1. Ryan's looking all arty in a black suit with a black turtleneck. Isn't it rude not to shave? Jordin Sparks sings some Pat Benatar. "Heartbreaker." It's full of ugly vibrato. Sparks demonstrates the erstwhile unknown authenticity of Pat Benatar. Randy thinks she's hot (and better than all the boys). Paula does the theme she's been working all season: Singers should keep getting better. Simon calls her shrieky.
2. Sabrina has her crinkly bronze hair and crinkly bronze dress. She's singing about "heartbreakin'" -- so I guess the breaking of the hearts is a theme tonight. The song makes no sense to me. No, I will go further. The song makes me hate music. Forever! Randy wishes the song had a little more melody for him. Yeah! I want some for me too. Paula praises but in amongst the praise says the word "piercing," and I feel my eardrums do a little sympathetic scrunch.
3. Ack. It's Antonella Barba. I like the black over-the-knee boots. But as they say: This is a singing contest. She ends kind of nicely, but really, it's not singing. Simon's left with a wistful wish: If only she could sing better. Translation: She's pretty.
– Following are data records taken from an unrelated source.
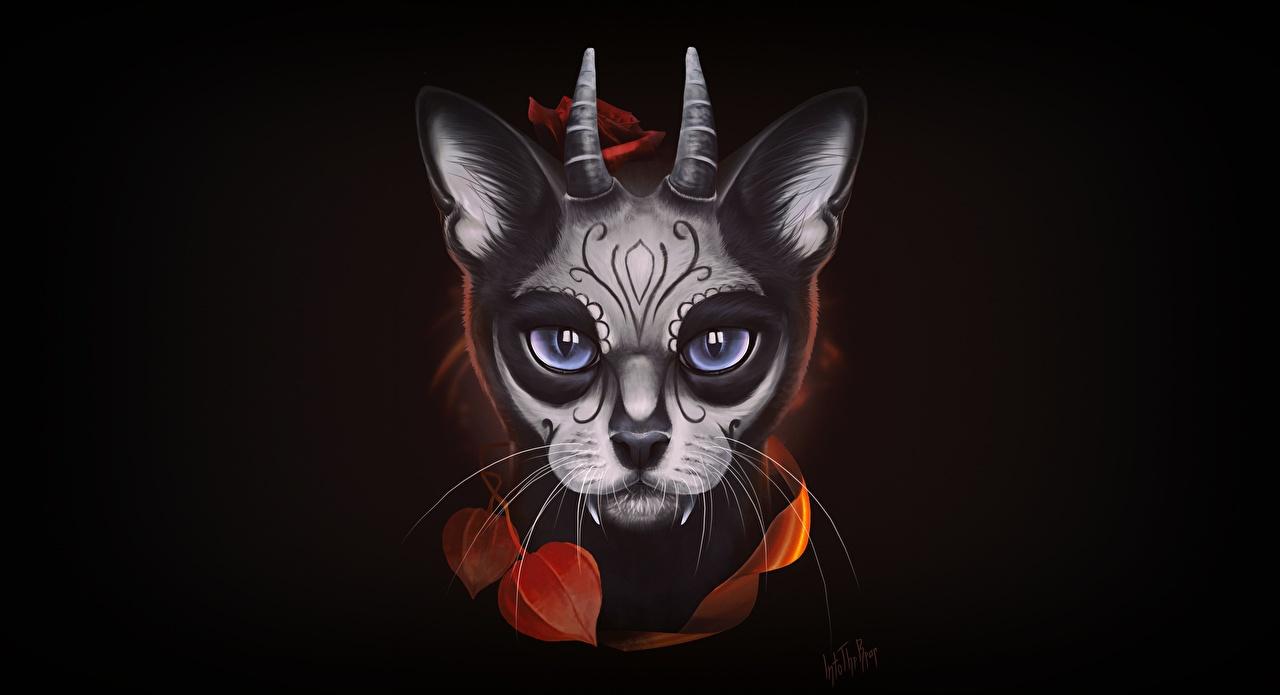 Image cat Horns Santa Muerte, Into The Bear animal Staring Black background Cats Glance Animals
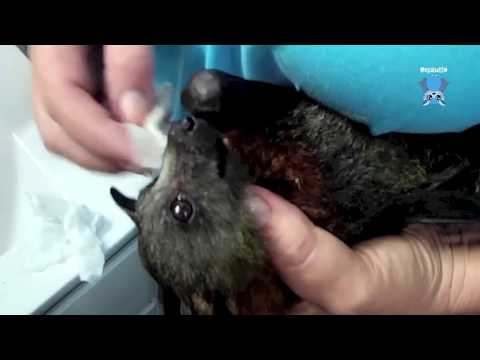 Dressing a juvenile flying-fox's wrists:  this is Westie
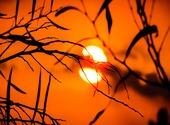 Soleil couchant derrière les branches Photos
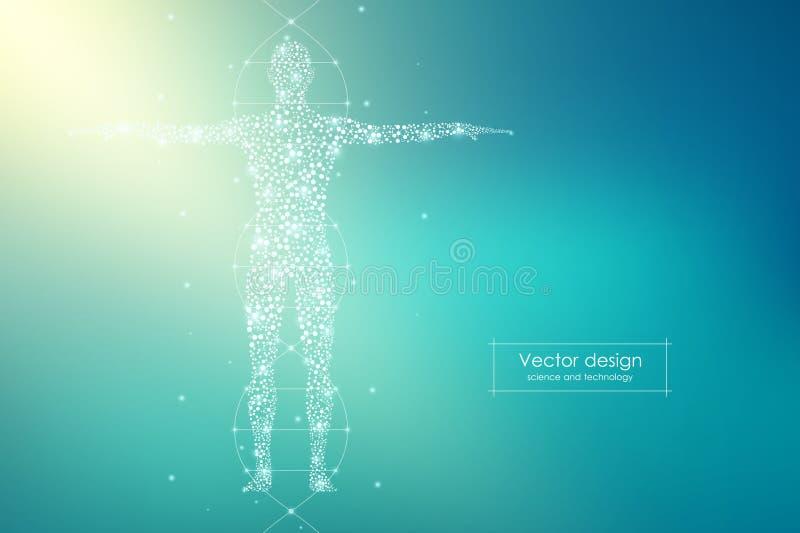 Абстрактное человеческое тело с дна молекул Медицина, концепция науки и техники также вектор иллюстрации притяжки corel иллюстрация вектора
4. Hayley Scarnato: She's awful. America, make her go away. Only Simon is honest: "I thought it was horrible." He's all: I don't even know her name. Paula offers: Hayley. Simon: "What's her surname?" And everyone in the place -- and in America -- is all: What are you talking about? Surname?!!! Who are you, English boy? In the recovery phase, with Ryan, we see her in closeup, with giant, heavy earrings, and they are stretching out her earlobes in a ghastly fashion, like in those commercials for those anti-ear-sag stickers. Then she reveals bad attitude: "Every week, I've gotten bad comments. You just gotta do what you gotta do. You gotta clock in, clock out. So, I'm clockin' in, doin' my job, and I wanna clock out, right after I walk off the stage." Ooh! They don't usually go all human like that.
5. Stephanie. Nice but bland.
6. LaKisha. She hates puppies! ("Terrified of animals.") Uh, oh. Will America accept a puppy-hater? She's screetching that "don't walk away from me... I have nothing" song that they always do, the one that goes all sweet on the final "yooooooooo."
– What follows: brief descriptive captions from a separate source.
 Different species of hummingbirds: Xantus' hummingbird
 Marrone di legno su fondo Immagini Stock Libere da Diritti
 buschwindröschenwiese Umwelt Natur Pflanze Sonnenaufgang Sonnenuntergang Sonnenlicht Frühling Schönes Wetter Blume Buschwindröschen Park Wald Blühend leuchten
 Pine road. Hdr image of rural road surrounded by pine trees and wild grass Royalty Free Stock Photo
7. Now, it's Gina, who's wearing a thin, stretchy gray knit dress with a red bra showing through. Should we do that? Wear red bras that show through? Maybe I'll go with that look for the next BloggingHeads.tv. She's doing well. Possibly the best "rocker chick" we've ever seen on the show.
8. Melinda Doolittle. Oh, no! She's talking about her OCD, how she has to chew an equal amount on both sides, etc. "It's all about equality." Okaaaay. She sings a song I know: "I'm a Woman." Wow! I love it. This is the only performance I genuinely enjoy. I mean, it reacquaints me with the idea of enjoying a performance. If OCD helped with that, I'm for OCD.